Less than one year after Beskidy railway tunnel opened, the tunnel through the Carpathians is carrying 60% of Ukraine’s exports to the EU, President Poroshenko said on a visit to Lviv. Opened in May, the double track, Lviv-Zakarpattia tunnel can carry 100 trains a day. Hailing “the Lviv locomotive,” he said that Lviv’s exports to the EU jumped by 22% last year. Last year, 79% of Lviv’s exports went to the EU, almost double the national average of 43%

Ukrainian loggers last year cut 22 million cubic meters, or about 1% of the national forest, reports Volodymyr Bondar, deputy head of Forest Resources Agency. Forest growth is about 1.5% a year, or 33 million cubic meters. The Agency controls 73% of Ukraine’s 10.4 million hectares, or 15.9% of the nation. Due to an Electronic Wood Accounting System, Bondar says that illegal logging has been reduced to 17,700 cubic meters.

Wood exports dropped 40% y-o-y to only 527,000 cubic meters, a tiny portion of the national cut. The EU is pressuring Ukraine to export more wood to feed its wood products industries. Ukraine restricts exports of raw logs in an attempt to rebuild the furniture and milling industries at home.

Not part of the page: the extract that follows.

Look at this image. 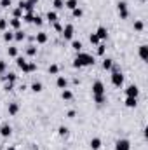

ProZorro, the electronic procurement system, has saved almost $2.8 billion since its introduction four years ago, reports the Economic Development and Trade Ministry. About 215,000 companies, 80% of them small businesses, have used the platform, the ministry reports Facebook. Mandatory for most government procurements since 2016, the system posts information on tenders and conducts competitive bidding sales. Foreign companies are eligible to participate.

Ukraine wants to sell to Egypt an upgrade of its anti-aircraft missile defense systems. Pavlo Bukin, head of UkrOboronProm, agreed at a defense show in Abu Dhabi, to provide “proposals for the modernization of anti-aircraft missile systems and other air defense systems used by the Egyptian Armed Forces.” Bukin met at IDEX 2019 with Hassan Ahmed Abdel-Mageed, director of Egypt’s Ministry of Military Production.

Tourists visiting Ukraine by plane – rather than train – jumped last year, according to the Border Service. As a result of this higher spending influx, tax money generated by tourism rose by 21% last year to $155 million, reports the Economic Development and Trade Ministry. EU growth champions were: Spain + 68%; Great Britain + 47%; Lithuania + 23%; Italy + 15%; Germany + 13%; and France + 9%. From the rest of the world, growth countries were: India + by 57%; China + 39%; Japan +38%; Israel + 22%; and the US +19%. Entries by citizens of border countries declined.